New Mexico also distributed $9.5 million for tribal schools and libraries, typically the hub for internet access to the rural communities.
Last year, Zuni Pueblo said it used COVID-relief money to supply hotspots on buses that were designed to support students working from home.
So with all this tech infrastructure in place, why not build out better support for students who are quarantining or might otherwise need a hybrid model? That’s what Lawrence Loretto wants to know.
Stickney said in-person instruction is the goal for the district. “A majority of our students are better engaged in the learning process when they are in face-to-face.”
It’s also unclear if the state’s Public Education Department has relief options for districts like ZPS. In an emailed response to inquiries from Source New Mexico, PED said it’s up to the school district to decide how to keep students engaged when they have to quarantine, and any issues parents have should be addressed to their school.
“It is a school- and district-level goal to ensure all students have access to the materials they need, and should be in communication with the student and family to ensure the student has what is needed during a quarantine period,” said PED spokesperson Carolyn Graham.
The Education Department does acknowledge the case counts are climbing. “Because we are back in classrooms, we are seeing an increase in the number of cases across the state,” Graham said.
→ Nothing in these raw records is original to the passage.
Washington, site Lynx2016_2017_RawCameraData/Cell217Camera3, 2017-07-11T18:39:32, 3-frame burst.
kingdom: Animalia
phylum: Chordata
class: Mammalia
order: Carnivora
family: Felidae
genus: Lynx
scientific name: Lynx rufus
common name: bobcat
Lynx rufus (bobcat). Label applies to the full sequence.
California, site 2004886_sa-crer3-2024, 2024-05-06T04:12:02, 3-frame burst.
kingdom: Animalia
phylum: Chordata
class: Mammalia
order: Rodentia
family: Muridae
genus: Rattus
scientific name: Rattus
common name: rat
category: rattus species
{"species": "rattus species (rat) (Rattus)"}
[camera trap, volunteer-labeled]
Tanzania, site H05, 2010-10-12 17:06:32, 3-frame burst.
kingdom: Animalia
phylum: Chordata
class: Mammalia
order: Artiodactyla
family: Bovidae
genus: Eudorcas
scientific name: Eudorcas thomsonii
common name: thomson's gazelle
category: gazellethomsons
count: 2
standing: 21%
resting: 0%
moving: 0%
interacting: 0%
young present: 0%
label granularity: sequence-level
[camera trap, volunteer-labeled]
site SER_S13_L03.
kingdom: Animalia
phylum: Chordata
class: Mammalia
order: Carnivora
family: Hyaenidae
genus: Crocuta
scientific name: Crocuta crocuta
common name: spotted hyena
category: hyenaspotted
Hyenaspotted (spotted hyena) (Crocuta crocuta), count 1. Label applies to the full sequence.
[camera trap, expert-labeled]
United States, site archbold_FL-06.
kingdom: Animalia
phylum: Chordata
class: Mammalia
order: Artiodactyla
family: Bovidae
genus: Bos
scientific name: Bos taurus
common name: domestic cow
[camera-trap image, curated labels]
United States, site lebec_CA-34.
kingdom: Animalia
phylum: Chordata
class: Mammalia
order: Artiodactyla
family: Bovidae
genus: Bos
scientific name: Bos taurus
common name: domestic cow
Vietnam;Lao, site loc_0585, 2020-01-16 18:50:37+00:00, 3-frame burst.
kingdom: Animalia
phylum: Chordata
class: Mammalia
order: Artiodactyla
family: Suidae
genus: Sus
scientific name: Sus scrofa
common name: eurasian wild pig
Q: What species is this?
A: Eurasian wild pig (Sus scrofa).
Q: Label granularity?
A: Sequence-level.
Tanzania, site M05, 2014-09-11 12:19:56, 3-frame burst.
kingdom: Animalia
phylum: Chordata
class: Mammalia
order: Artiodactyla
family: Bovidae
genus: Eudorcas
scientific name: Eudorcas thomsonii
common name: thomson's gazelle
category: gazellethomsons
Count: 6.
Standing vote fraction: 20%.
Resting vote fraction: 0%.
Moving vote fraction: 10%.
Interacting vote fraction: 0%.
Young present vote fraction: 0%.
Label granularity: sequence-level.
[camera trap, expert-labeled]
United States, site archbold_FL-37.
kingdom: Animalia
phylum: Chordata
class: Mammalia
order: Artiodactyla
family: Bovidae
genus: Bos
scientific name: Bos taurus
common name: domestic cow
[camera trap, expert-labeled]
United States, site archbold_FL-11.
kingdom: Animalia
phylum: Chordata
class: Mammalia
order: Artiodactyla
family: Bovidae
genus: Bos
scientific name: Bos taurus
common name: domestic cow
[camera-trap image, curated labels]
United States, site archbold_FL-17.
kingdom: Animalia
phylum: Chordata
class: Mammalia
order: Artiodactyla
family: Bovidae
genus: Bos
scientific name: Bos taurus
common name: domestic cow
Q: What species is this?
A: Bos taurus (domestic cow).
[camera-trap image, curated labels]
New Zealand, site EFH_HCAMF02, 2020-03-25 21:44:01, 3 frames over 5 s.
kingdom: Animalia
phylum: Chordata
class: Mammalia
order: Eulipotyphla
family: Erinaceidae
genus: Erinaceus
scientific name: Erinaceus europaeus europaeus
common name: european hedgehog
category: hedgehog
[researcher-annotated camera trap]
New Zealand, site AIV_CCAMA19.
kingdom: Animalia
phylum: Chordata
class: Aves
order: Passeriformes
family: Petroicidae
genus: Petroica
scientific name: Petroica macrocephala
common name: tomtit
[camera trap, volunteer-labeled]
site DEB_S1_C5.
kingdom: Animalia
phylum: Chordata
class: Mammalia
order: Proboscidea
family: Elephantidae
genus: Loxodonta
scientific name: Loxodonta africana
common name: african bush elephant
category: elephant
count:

Loretto experienced another COVID scare just last week. His niece went to the school nurse with a sore throat, he said, and she was quickly sent home under coronavirus precautions. That meant a 10-day quarantine and mandatory negative test result before returning to school. He said she did not receive a take-home packet and did not have any options to do online work. “They immediately isolated her and called me to pick her up,” he said. She had to go get a COVID test and results came back negative the next day, but she still had to stay home for 10 days under school policy, he added.
Loretto’s left with more questions than answers. He said his kids did their makeup work and hustled to catch up, and their grades are fine, but he wonders why they don’t have a hybrid option.
At the end of the Spring 2021 semester as the pandemic danger wound down, many students were part of a model like that where some went in-person, and some were still remote. “It’s possible to do it,” Loretto said. “If not, maybe they should have just stayed home until there was more information about the spikes in the variant.”